WHAT IS NEEDED:
List every line below that contains the word "millimetres". Case matters.

··· LISTED ENTRIES

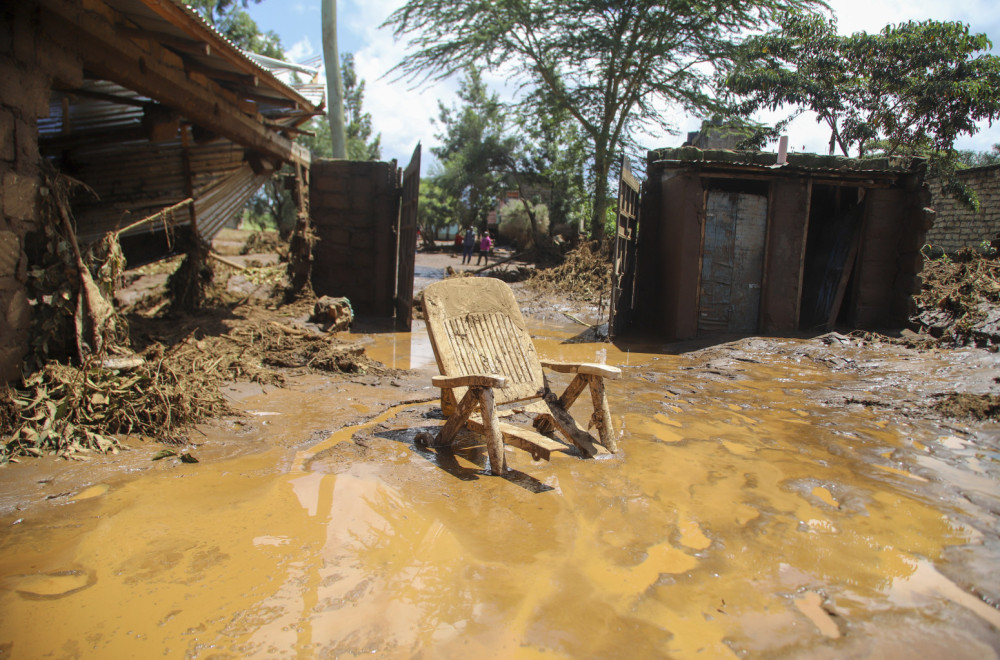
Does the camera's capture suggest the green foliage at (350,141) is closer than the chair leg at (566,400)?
No

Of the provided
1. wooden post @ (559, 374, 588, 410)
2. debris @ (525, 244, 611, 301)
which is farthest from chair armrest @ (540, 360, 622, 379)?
debris @ (525, 244, 611, 301)

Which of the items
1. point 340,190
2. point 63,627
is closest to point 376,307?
point 340,190

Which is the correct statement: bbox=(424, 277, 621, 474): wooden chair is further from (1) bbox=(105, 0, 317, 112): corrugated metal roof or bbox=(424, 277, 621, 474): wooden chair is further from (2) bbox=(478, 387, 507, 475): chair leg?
(1) bbox=(105, 0, 317, 112): corrugated metal roof

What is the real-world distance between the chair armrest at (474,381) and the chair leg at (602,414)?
753mm

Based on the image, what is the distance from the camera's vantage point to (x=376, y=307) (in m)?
→ 10.1

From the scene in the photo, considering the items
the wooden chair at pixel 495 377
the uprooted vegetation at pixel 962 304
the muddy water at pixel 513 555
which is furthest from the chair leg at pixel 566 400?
the uprooted vegetation at pixel 962 304

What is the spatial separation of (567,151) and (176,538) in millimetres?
18902

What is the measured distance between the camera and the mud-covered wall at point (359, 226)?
9.95 metres

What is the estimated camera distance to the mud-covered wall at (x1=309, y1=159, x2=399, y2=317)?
32.7 feet

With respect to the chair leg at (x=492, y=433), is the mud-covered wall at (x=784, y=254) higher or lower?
higher

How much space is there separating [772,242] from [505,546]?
7.74 m

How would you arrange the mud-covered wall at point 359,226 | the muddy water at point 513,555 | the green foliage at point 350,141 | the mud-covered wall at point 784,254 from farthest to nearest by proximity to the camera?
the green foliage at point 350,141, the mud-covered wall at point 359,226, the mud-covered wall at point 784,254, the muddy water at point 513,555

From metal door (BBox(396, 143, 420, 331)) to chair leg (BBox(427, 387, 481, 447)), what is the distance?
4960mm

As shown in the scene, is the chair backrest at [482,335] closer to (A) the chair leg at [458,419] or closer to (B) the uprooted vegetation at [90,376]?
(A) the chair leg at [458,419]
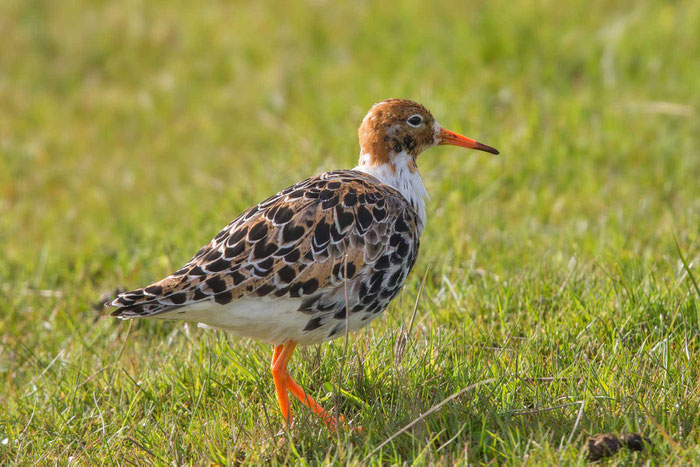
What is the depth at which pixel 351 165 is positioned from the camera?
328 inches

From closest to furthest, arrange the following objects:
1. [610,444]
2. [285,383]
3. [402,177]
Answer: [610,444]
[285,383]
[402,177]

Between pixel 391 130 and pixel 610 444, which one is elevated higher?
pixel 391 130

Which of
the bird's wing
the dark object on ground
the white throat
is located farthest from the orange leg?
the dark object on ground

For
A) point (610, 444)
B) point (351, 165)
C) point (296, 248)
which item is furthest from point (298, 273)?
point (351, 165)

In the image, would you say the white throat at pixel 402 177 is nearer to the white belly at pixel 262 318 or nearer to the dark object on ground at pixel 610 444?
the white belly at pixel 262 318

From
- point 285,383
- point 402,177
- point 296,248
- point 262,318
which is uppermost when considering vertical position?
point 402,177

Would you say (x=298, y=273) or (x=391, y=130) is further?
(x=391, y=130)

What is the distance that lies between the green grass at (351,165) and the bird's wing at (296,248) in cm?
52

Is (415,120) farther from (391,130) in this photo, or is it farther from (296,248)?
(296,248)

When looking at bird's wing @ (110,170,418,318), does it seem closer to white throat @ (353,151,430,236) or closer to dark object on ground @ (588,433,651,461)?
white throat @ (353,151,430,236)

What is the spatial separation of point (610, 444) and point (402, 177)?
7.42 feet

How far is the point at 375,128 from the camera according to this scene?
575 centimetres

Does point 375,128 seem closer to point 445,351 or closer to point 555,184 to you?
point 445,351

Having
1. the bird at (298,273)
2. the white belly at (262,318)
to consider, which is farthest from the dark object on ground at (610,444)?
the white belly at (262,318)
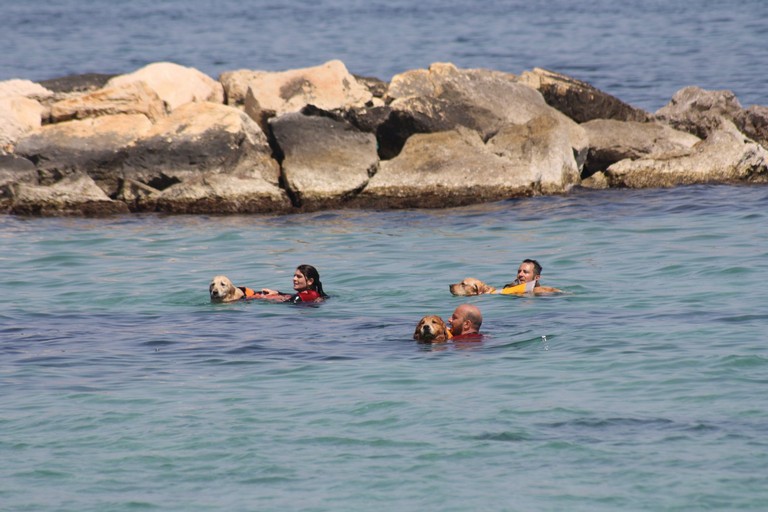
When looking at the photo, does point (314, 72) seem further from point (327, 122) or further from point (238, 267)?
point (238, 267)

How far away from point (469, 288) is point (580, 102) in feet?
43.5

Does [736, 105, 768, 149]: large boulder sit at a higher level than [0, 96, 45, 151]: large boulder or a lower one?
lower

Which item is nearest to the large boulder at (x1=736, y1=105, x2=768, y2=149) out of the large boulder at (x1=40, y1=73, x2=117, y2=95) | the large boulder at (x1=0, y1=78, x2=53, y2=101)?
the large boulder at (x1=40, y1=73, x2=117, y2=95)

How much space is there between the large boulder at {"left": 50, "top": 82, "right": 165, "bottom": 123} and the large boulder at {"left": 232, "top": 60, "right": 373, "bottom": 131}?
2568 millimetres

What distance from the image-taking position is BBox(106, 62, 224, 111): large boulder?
30.5 meters

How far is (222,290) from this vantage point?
61.9 feet

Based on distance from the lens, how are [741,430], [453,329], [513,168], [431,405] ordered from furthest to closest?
[513,168], [453,329], [431,405], [741,430]

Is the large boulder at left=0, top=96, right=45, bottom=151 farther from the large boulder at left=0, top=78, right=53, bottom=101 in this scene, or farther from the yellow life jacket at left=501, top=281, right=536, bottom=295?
the yellow life jacket at left=501, top=281, right=536, bottom=295

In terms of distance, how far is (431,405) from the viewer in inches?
532

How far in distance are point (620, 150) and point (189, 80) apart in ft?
36.8

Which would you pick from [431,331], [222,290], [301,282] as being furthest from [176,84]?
[431,331]

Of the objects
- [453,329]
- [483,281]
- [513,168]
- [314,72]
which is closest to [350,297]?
[483,281]

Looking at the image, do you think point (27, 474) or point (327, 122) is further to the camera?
point (327, 122)

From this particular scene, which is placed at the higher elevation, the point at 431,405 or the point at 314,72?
the point at 314,72
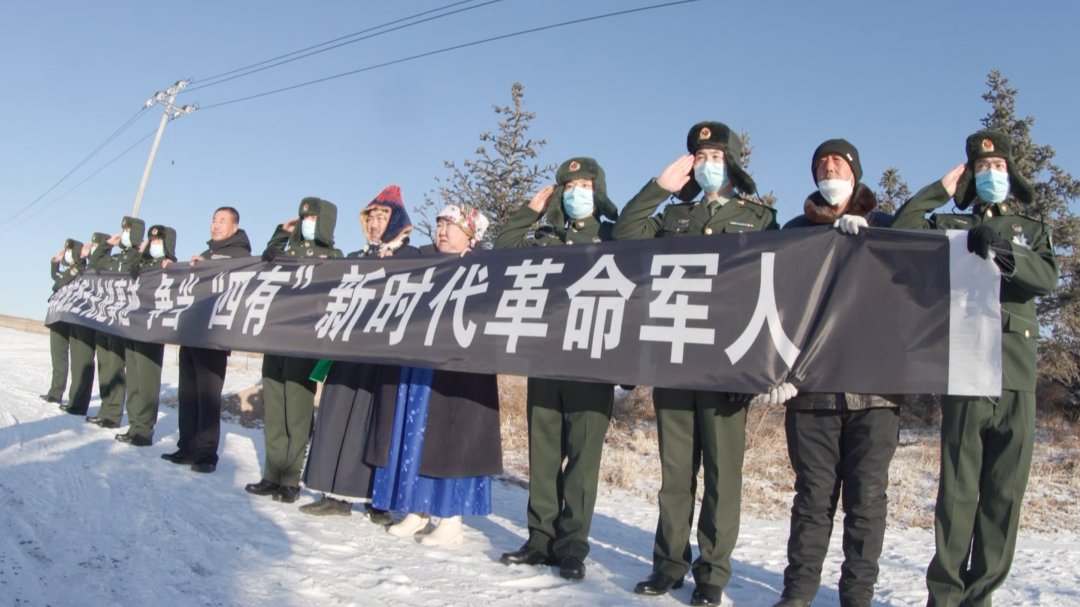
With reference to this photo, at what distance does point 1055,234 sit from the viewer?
13.3 metres

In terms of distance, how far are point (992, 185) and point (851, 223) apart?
0.66 metres

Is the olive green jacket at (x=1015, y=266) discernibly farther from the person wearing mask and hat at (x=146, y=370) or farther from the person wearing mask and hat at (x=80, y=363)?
the person wearing mask and hat at (x=80, y=363)

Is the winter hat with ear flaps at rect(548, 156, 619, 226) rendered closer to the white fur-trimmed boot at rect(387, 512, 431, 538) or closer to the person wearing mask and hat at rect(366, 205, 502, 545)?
the person wearing mask and hat at rect(366, 205, 502, 545)

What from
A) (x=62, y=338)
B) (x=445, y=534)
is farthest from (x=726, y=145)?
(x=62, y=338)

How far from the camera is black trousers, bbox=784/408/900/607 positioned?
3193mm

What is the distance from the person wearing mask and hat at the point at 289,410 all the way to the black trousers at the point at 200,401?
884 millimetres

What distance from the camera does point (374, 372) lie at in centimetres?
498

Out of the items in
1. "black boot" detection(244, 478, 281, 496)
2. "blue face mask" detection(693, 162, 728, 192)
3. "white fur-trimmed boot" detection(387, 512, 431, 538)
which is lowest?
"black boot" detection(244, 478, 281, 496)

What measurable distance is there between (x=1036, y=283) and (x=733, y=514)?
159 centimetres

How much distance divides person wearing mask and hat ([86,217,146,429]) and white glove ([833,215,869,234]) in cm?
700

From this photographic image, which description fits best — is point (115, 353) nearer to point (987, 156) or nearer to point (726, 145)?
point (726, 145)

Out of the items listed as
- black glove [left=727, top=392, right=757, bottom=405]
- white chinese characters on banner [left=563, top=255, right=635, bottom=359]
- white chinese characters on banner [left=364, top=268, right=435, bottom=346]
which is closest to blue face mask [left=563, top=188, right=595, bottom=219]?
white chinese characters on banner [left=563, top=255, right=635, bottom=359]

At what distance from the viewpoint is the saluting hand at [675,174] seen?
394 centimetres

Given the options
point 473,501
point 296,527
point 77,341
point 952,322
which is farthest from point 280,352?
point 77,341
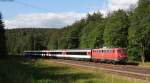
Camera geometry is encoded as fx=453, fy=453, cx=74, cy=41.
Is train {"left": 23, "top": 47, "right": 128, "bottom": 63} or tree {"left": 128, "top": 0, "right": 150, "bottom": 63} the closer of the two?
train {"left": 23, "top": 47, "right": 128, "bottom": 63}

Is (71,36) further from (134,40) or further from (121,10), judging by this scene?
(134,40)

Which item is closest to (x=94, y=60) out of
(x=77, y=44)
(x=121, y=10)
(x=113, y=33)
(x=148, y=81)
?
(x=113, y=33)

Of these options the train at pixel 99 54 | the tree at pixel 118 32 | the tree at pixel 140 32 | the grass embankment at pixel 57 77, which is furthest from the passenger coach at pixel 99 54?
the grass embankment at pixel 57 77

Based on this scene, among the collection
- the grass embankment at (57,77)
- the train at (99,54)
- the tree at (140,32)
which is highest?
the tree at (140,32)

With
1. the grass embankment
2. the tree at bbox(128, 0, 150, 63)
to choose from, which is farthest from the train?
the grass embankment

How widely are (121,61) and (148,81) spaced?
34095 mm

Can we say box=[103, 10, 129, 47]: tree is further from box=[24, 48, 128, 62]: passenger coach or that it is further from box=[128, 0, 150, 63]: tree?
box=[128, 0, 150, 63]: tree

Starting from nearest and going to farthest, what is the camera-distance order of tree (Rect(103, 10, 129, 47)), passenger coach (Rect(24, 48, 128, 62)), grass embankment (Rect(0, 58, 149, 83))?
grass embankment (Rect(0, 58, 149, 83)) < passenger coach (Rect(24, 48, 128, 62)) < tree (Rect(103, 10, 129, 47))

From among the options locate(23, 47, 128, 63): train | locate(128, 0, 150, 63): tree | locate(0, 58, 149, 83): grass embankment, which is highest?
locate(128, 0, 150, 63): tree

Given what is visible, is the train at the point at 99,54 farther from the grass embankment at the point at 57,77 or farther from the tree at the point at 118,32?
the grass embankment at the point at 57,77

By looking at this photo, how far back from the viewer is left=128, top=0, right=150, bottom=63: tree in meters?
→ 72.2

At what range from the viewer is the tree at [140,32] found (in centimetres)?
7219

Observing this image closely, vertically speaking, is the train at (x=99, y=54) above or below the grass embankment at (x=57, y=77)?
above

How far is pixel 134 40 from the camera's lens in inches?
2916
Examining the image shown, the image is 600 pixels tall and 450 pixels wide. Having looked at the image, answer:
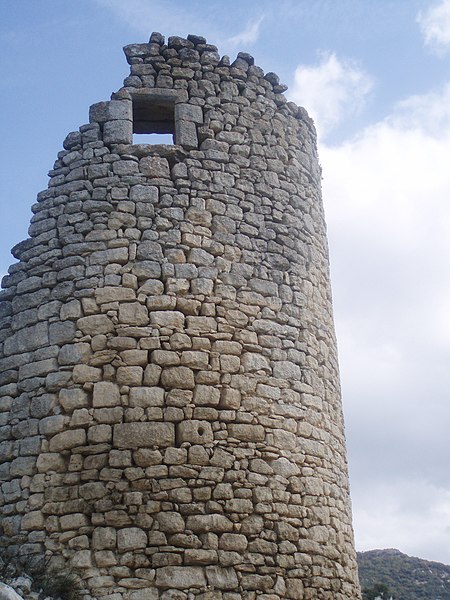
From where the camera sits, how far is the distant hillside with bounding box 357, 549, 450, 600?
40.6 ft

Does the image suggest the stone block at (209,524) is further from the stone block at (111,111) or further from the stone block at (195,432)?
the stone block at (111,111)

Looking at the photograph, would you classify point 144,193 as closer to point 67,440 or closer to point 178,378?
point 178,378

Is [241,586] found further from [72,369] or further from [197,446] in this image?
[72,369]

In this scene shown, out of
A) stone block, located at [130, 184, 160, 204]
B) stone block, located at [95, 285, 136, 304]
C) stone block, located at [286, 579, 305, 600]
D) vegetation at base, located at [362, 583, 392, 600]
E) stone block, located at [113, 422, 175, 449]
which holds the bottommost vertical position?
stone block, located at [286, 579, 305, 600]

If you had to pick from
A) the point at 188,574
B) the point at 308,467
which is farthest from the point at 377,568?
the point at 188,574

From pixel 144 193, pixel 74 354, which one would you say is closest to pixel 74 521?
pixel 74 354

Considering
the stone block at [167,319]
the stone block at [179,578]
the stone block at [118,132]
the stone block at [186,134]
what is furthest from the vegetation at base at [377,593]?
the stone block at [118,132]

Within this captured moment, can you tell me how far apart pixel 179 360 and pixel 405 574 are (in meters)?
9.14

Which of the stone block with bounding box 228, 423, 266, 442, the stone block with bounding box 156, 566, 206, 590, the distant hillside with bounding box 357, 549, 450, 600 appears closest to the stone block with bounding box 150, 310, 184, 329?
the stone block with bounding box 228, 423, 266, 442

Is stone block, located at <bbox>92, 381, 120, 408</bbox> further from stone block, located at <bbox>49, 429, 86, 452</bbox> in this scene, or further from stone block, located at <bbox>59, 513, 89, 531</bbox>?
stone block, located at <bbox>59, 513, 89, 531</bbox>

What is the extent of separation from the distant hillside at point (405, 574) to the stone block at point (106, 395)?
6676 millimetres

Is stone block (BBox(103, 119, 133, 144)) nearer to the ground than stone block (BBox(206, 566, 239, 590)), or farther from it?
farther from it

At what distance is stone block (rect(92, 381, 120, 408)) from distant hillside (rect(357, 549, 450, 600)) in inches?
263

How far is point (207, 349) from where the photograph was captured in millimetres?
6484
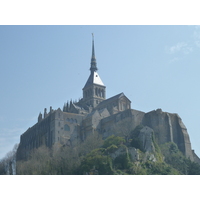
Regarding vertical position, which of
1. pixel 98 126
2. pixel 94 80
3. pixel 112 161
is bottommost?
pixel 112 161

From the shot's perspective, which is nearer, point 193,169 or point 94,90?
point 193,169

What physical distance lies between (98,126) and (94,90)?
24.6 metres

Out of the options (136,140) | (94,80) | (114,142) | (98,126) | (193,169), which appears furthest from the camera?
(94,80)

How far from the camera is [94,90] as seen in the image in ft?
346

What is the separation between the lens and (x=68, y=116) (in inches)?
3260

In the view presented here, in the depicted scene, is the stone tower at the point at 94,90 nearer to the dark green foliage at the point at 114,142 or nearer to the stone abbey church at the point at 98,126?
the stone abbey church at the point at 98,126

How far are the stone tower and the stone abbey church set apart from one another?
7815 mm

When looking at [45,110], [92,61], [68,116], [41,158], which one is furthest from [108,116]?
[92,61]

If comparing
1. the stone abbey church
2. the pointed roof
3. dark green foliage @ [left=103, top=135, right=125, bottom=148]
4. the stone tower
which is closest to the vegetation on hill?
dark green foliage @ [left=103, top=135, right=125, bottom=148]

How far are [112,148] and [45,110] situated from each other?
101 feet

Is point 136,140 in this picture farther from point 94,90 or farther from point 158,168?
point 94,90

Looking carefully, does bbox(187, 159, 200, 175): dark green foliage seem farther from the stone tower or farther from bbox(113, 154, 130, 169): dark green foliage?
the stone tower

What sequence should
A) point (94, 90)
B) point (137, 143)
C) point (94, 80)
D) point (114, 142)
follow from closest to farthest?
point (114, 142)
point (137, 143)
point (94, 90)
point (94, 80)

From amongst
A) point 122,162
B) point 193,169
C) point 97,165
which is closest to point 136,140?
point 122,162
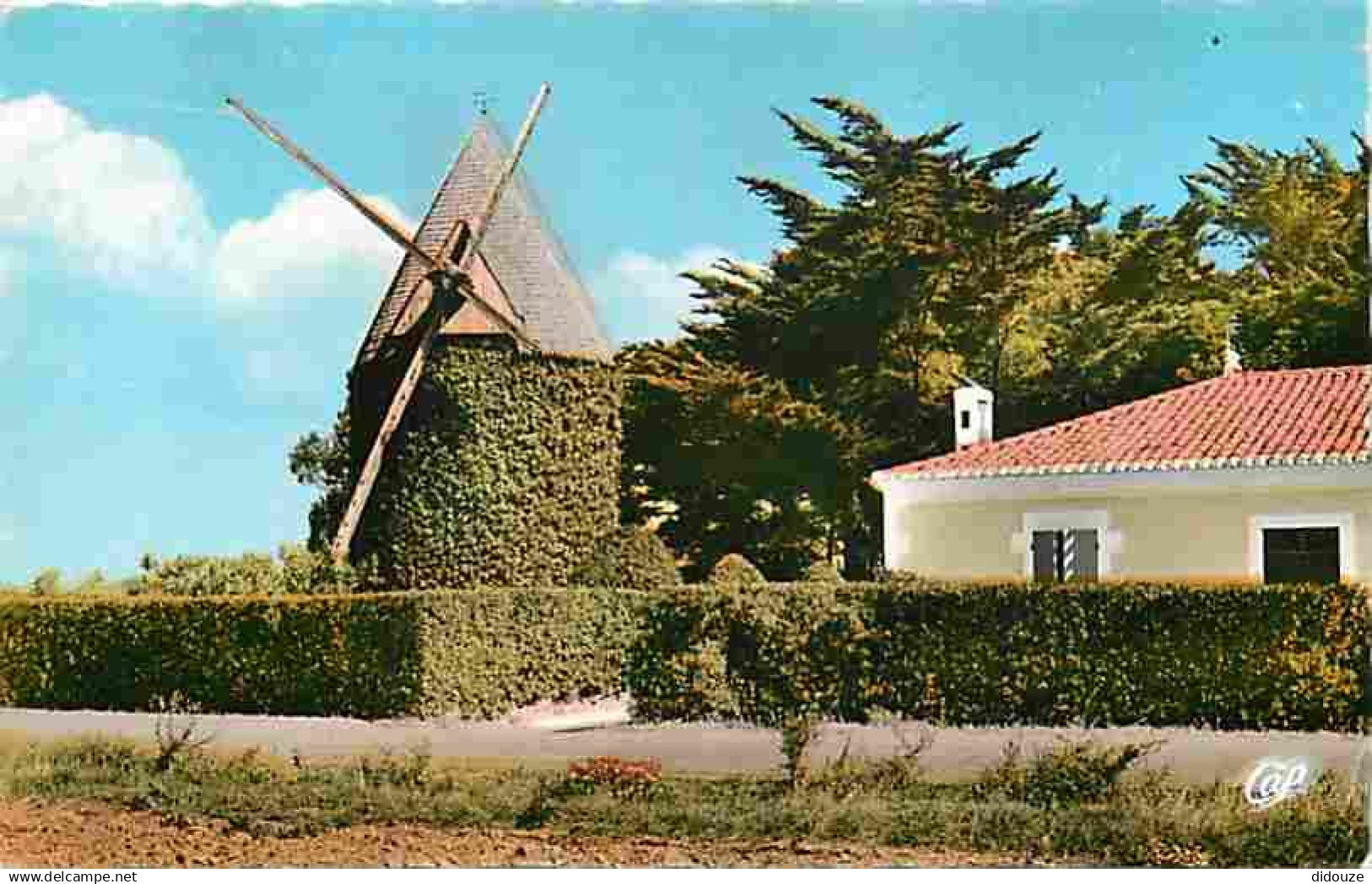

······

SOLUTION:
What is the spatial separation of (567,151) and (176,538) in millimetres?
2568 millimetres
884 millimetres
6676 millimetres
How far is point (207, 349) from where the photograph was captured in millimetres?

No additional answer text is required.